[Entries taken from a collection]

----

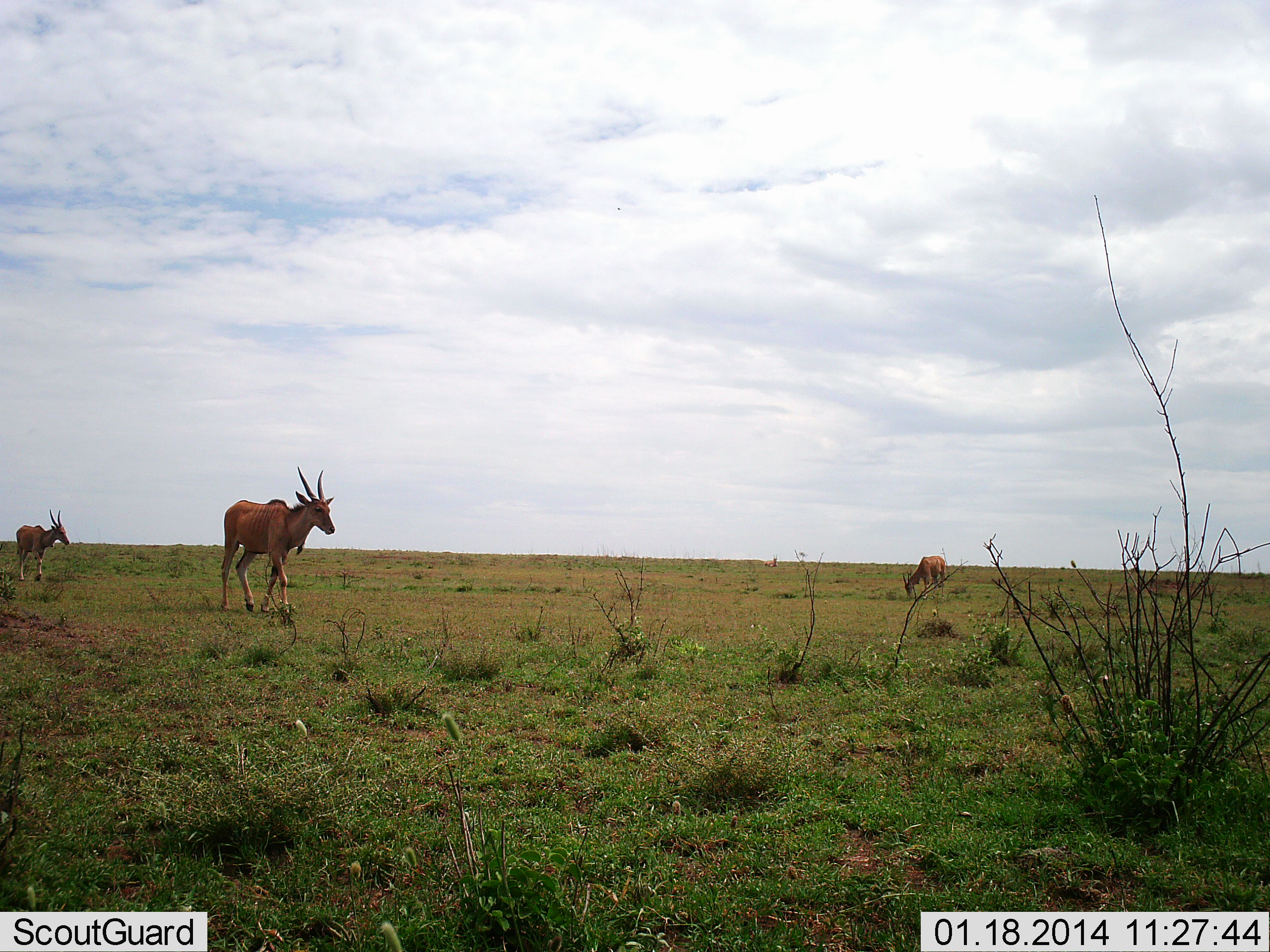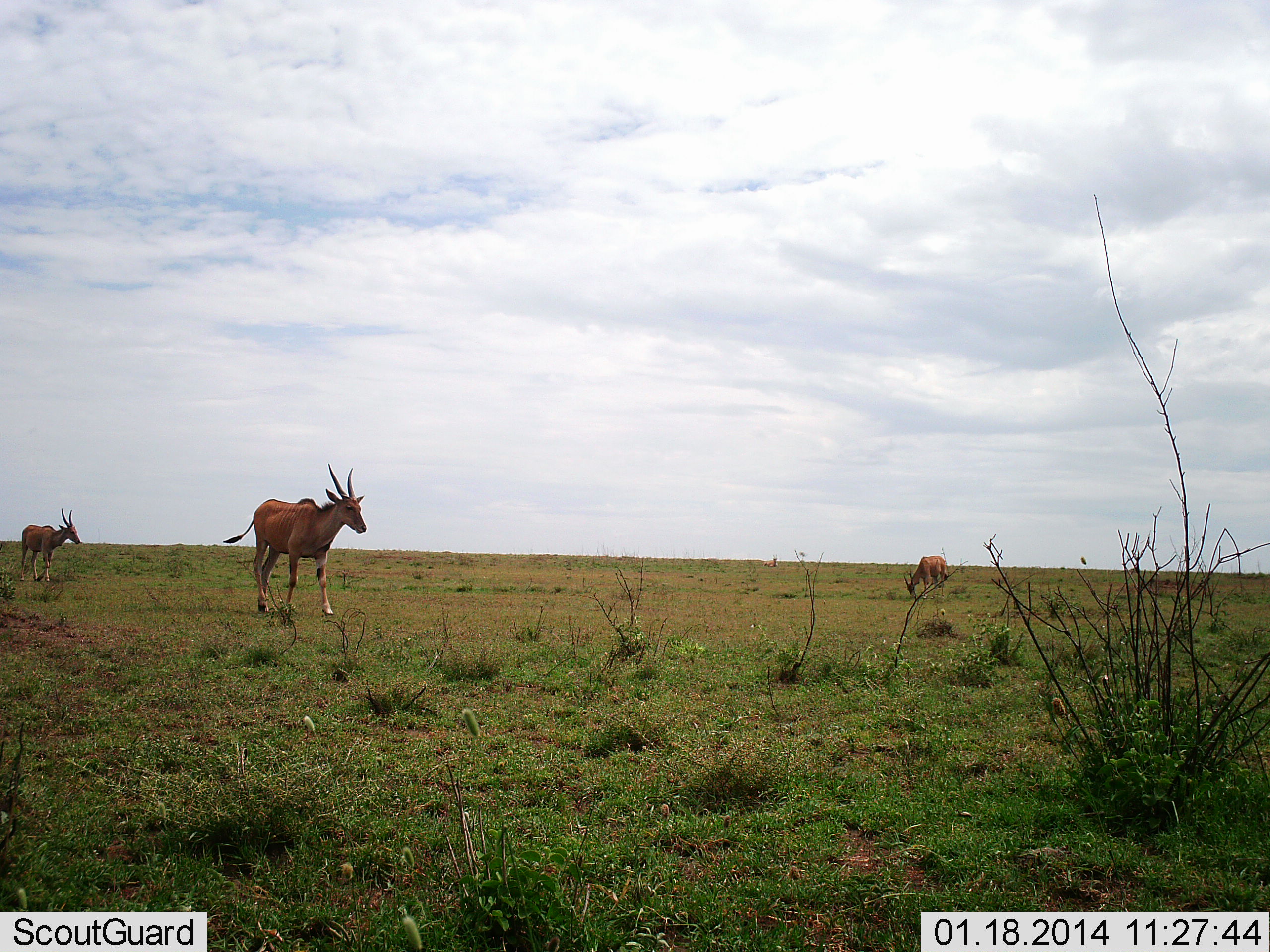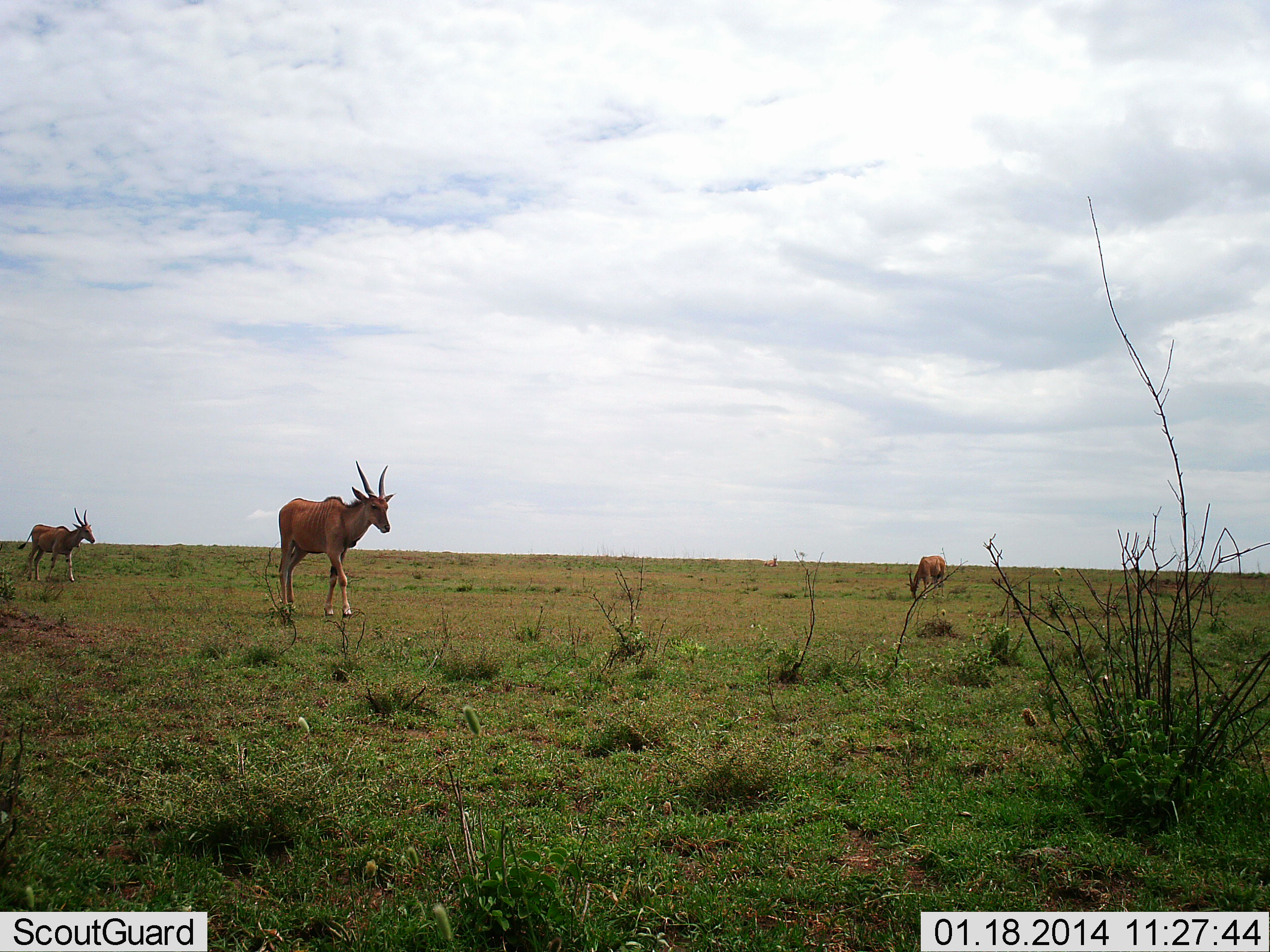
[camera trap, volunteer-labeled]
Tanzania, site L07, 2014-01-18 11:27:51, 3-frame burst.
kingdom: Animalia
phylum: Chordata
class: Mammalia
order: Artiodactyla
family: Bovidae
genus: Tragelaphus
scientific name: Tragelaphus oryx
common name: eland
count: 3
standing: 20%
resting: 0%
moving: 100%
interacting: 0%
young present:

----

■ Your goal
Only one stretch of the data is wanted: the lines from the one with "common name: eland" through the last, repeated exactly.

■ Solved problem
common name: eland
count: 3
standing: 20%
resting: 0%
moving: 100%
interacting: 0%
young present:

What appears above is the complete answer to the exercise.